Input for this task:

• • •

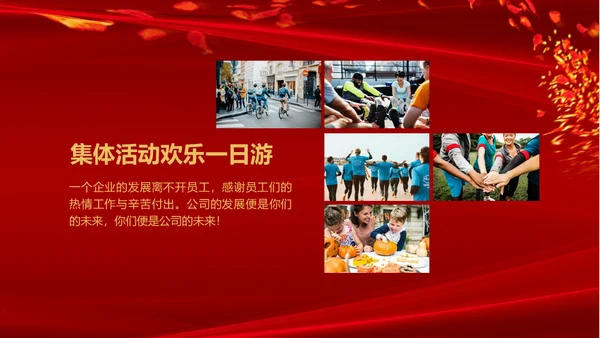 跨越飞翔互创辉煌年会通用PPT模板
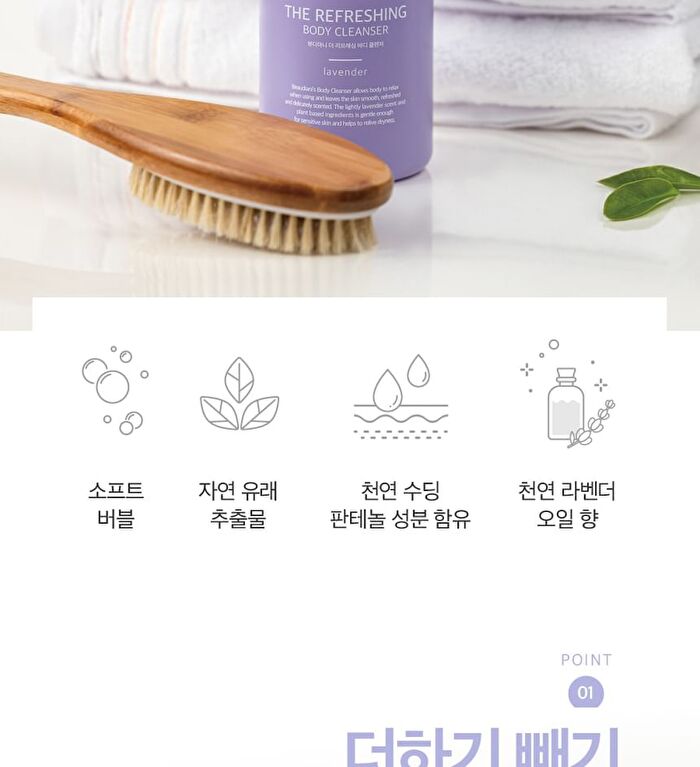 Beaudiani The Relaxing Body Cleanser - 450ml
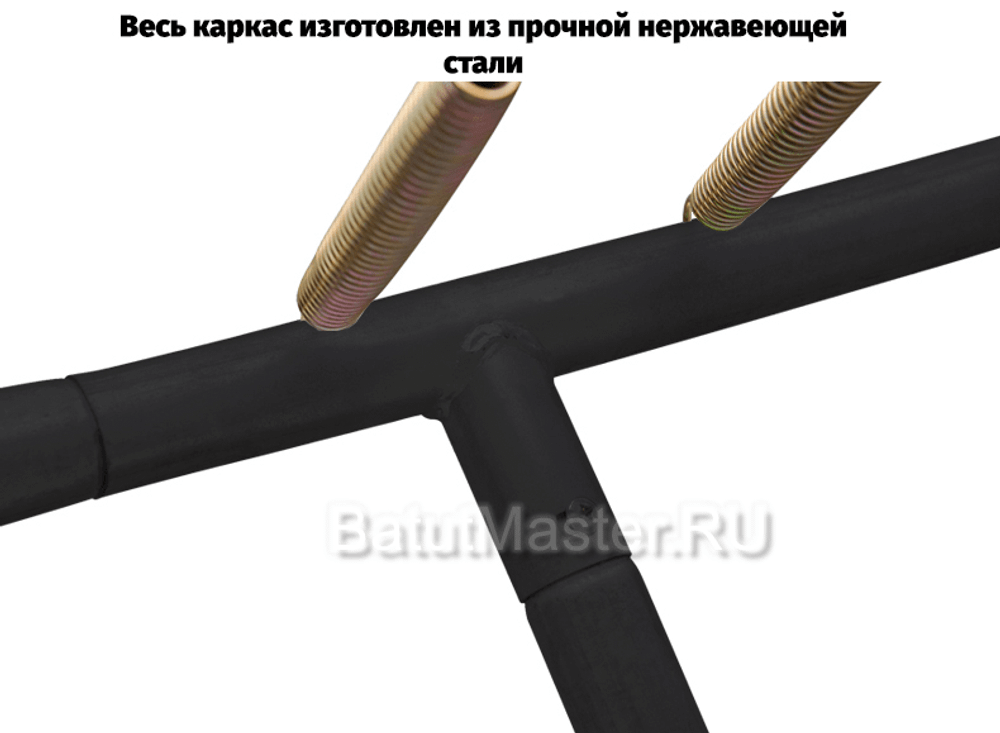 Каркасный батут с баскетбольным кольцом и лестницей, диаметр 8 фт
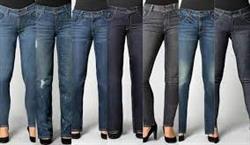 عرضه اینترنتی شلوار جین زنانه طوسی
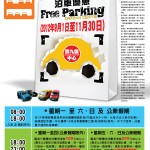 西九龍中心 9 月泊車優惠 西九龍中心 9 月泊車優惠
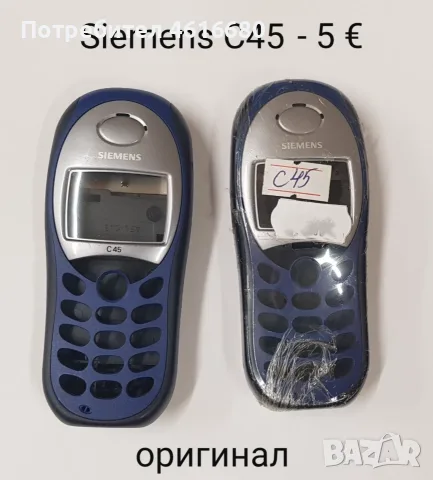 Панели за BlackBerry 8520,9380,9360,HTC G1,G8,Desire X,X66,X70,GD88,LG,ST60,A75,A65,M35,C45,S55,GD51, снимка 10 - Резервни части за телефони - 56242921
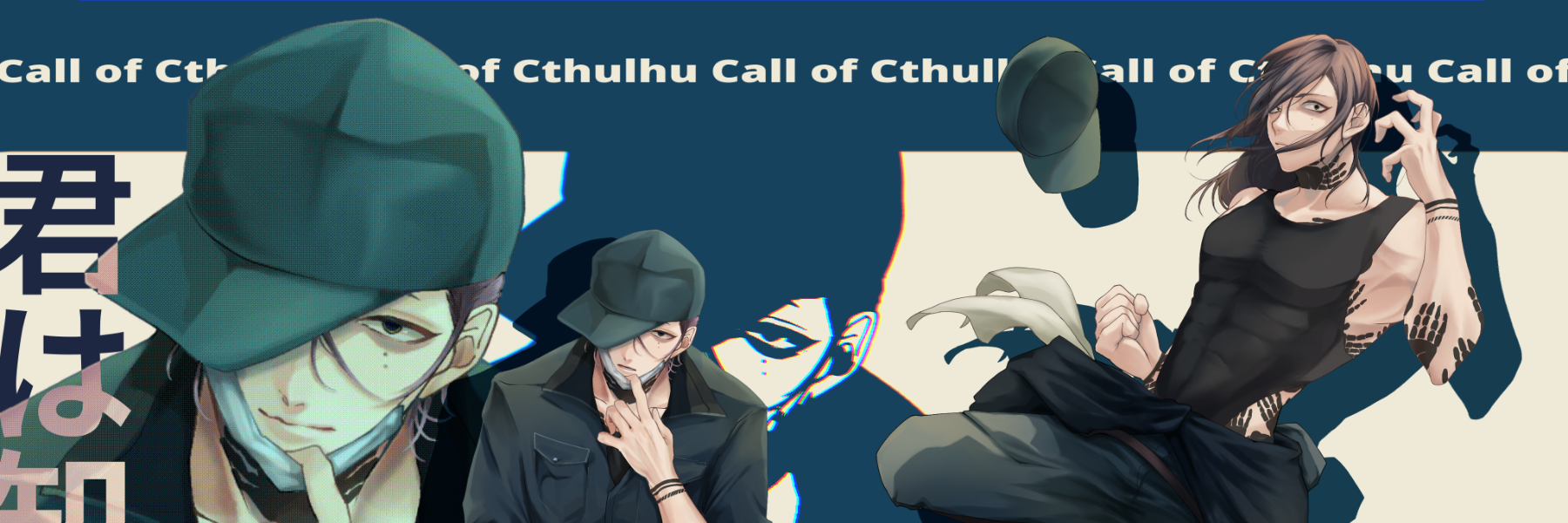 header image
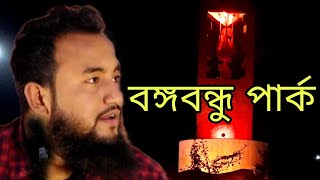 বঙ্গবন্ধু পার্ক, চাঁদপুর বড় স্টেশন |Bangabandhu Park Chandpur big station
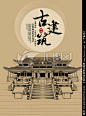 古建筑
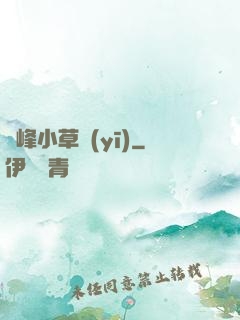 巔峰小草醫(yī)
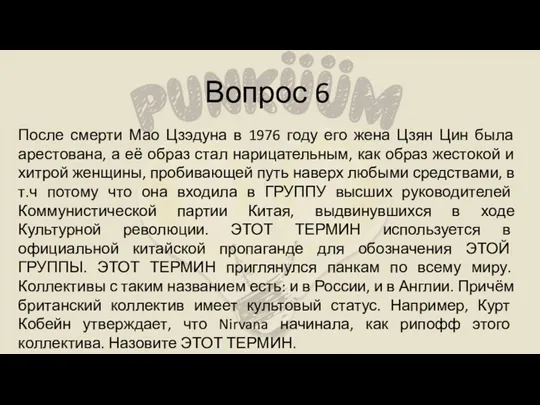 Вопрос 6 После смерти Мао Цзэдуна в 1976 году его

• • •

Requirement: Word for word, quote the lines above. Omit the pictures.

The answer:
 跨越飞翔互创辉煌年会通用PPT模板
 Beaudiani The Relaxing Body Cleanser - 450ml
 Каркасный батут с баскетбольным кольцом и лестницей, диаметр 8 фт
 عرضه اینترنتی شلوار جین زنانه طوسی
 西九龍中心 9 月泊車優惠 西九龍中心 9 月泊車優惠
 Панели за BlackBerry 8520,9380,9360,HTC G1,G8,Desire X,X66,X70,GD88,LG,ST60,A75,A65,M35,C45,S55,GD51, снимка 10 - Резервни части за телефони - 56242921
 header image
 বঙ্গবন্ধু পার্ক, চাঁদপুর বড় স্টেশন |Bangabandhu Park Chandpur big station
 古建筑
 巔峰小草醫(yī)
 Вопрос 6 После смерти Мао Цзэдуна в 1976 году его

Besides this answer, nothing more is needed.